# Part 3: How LLMs Work — A Practical Guide

## You Don't Need to Train Models. You Need to Understand Them.

When I first started using LLM APIs, I treated them as black boxes. Send text in, get text out. It worked — until it didn't. My prompts were getting truncated with no error. Responses were inconsistent between runs. The model would confidently generate wrong information. I couldn't debug any of it because I didn't understand what was happening inside.

I'm not suggesting you need to read the "Attention Is All You Need" paper and implement a transformer from scratch (though I did work through that in my [PyTorch 101](https://blog.htunnthuthu.com/ai-and-machine-learning/artificial-intelligence/pytorch-101) series). What I am suggesting is that understanding a few core concepts — tokenization, context windows, attention, and sampling — transforms you from someone who uses LLMs to someone who can debug and optimize LLM-powered systems.

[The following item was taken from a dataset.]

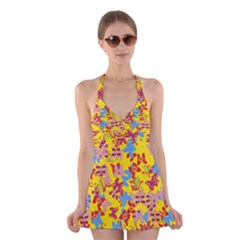 Butterflies  Halter Swimsuit Dress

This article covers exactly what I needed to know to build AI systems that work reliably.

***

## Tokenization — The Foundation of Everything

The single biggest source of bugs in my early AI code was not understanding tokenization.

LLMs don't see text. They see tokens — integer IDs that represent pieces of words. When you send `"Hello, world!"` to an API, the model sees something like `[15339, 11, 1917, 0]`. Every operation the model performs — attention, generation, context tracking — happens at the token level.

### Why This Matters for Your Code

```python
import tiktoken

# GPT-4o uses the o200k_base tokenizer
enc = tiktoken.get_encoding("o200k_base")

# Simple words: often 1 token each
tokens = enc.encode("Hello world")
print(f"'Hello world' = {len(tokens)} tokens")  # 2 tokens

# Technical terms: often split into sub-words
tokens = enc.encode("Kubernetes")
print(f"'Kubernetes' = {len(tokens)} tokens")  # 1-2 tokens

# Code: tokens are expensive
code = """
def calculate_embeddings(texts: list[str]) -> list[list[float]]:
    return model.encode(texts, normalize_embeddings=True).tolist()
"""
tokens = enc.encode(code)
print(f"Code snippet = {len(tokens)} tokens")  # ~30 tokens

# JSON is token-heavy
import json
data = {"name": "AI Engineer", "skills": ["Python", "LLMs", "RAG"]}
json_str = json.dumps(data, indent=2)
tokens = enc.encode(json_str)
print(f"JSON = {len(tokens)} tokens")  # ~30 tokens
```

Things I learned the hard way about tokens:

1. **Whitespace and formatting cost tokens.** Pretty-printed JSON with indentation uses significantly more tokens than compact JSON. When I'm stuffing context into a prompt, I use `json.dumps(data, separators=(",", ":"))` instead of `indent=2`.
2. **Different models use different tokenizers.** A prompt that fits in GPT-4o's context window might not fit in Claude's because they tokenize differently. Always count tokens with the right tokenizer.
3. **Non-English text is more token-expensive.** If your system handles multiple languages, budget more tokens for non-English content.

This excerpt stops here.